You may have already seen this outstanding analysis of the data from "The China Study". If you haven't, I highly recommend you give it a read. It's long, but well worth the effort. Readers of this blog know my opinion of T. Colin Campbell and his "scientific" work. Now somebody has taken the time to actually crunch the numbers, using Campbell's own data to demonstrate that his conclusions are baseless (at least when confined to this data), and probably the result of confirmation bias.
I also love the observation that, despite his constant whining about the "dangers of reductionism" in science, Campbell's entire argument against animal protein really hinges on a strongly reductionist experiment, namely the isolated effect of casein fed to rats in large doses. Snap!
Readers know of my criticisms of classical statistics, but it should be noted that I don't really have a problem with the mathematics, but the application. Math is what it is, either right or wrong. My issue is that classical statistics is used incorrectly, to draw inferences about hypotheses, when the underlying mathematical framework has nothing to do with inference. The key problem is that "statistics" are just numbers derived from data, like correlations.

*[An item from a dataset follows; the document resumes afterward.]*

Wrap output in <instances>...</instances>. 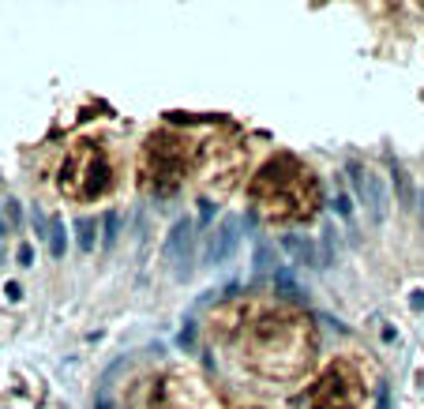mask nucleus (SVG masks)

They don't say anything about a hypothesis: you will calculate the same correlation between two datasets, regardless of your hypothesis about what causes that correlation. Anyway, I don't want to get off on a rant. My point here is that the author, Denise Minger, does an excellent job of confining her analysis and conclusions within the bounds of what classical statistics can tell you. And along the way, she does a great job of demonstrating how easy it is to fool yourself (as T. Colin Campbell did - repeatedly) by over-interpreting these numbers which, in the end, cannot tell you anything more than what's in the data.

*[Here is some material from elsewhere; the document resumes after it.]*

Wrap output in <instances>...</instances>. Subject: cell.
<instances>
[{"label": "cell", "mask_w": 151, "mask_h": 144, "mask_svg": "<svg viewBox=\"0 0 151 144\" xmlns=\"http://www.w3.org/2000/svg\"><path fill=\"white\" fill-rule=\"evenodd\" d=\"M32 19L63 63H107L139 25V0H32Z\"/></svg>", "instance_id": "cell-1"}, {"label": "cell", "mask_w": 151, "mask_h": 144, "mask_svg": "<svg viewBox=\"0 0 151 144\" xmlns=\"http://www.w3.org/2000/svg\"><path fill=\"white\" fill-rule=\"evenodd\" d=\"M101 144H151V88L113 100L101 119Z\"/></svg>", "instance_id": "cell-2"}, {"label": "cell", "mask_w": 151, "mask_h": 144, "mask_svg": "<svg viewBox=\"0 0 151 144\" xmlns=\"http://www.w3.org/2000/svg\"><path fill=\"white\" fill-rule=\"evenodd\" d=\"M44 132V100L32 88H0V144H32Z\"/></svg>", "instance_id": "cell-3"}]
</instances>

Ms. Minger has also done a great service in providing a concrete example of the issues in observational studies. You've likely read often that epidemiological studies are of little use in distinguishing between competing hypotheses. Now you have an example, replete with numbers. Ms. Minger demonstrates in several cases how a seemingly "obvious" conclusion vanishes once you dig into the large number of uncontrolled variables inherent in all observational studies. It's easy to find correlations in large datasets with many uncontrolled variables. The problem is that people take these correlations to mean more (or less) than they really do in terms of supporting/undermining a particular hypothesis, and the conclusions they draw are essentially ad hoc, not based on any rigorous mathematical analysis, but rather hand-waving about what is "obvious". An oft-quoted example is that men who shave daily have a higher incidence of heart disease. It is "obvious" that heart disease is not caused by shaving, right? Or is it? There's a whole lot of other information that goes into that judgment. We generally take this sort of thing for granted, especially when made in pronouncements from "esteemed" scientists like T. Colin Campbell. But if you dig into the reasoning behind these conclusions, you generally find a tangled web of assumptions, hypotheses assumed to be true, but which have varying (if any) actual evidence to support them. Ms. Minger does a great job of teasing these out of Campbell's reasoning, and demonstrating how the data itself provides little evidence one way or another, precisely because it cannot distinguish between the potential effects of the many intertwined and uncontrolled variables.
Anyway, enough of my babbling. Go read the article, you'll be glad you did (unless you're an uncritical fan of T. Colin Campbell, in which case you've got bigger problems).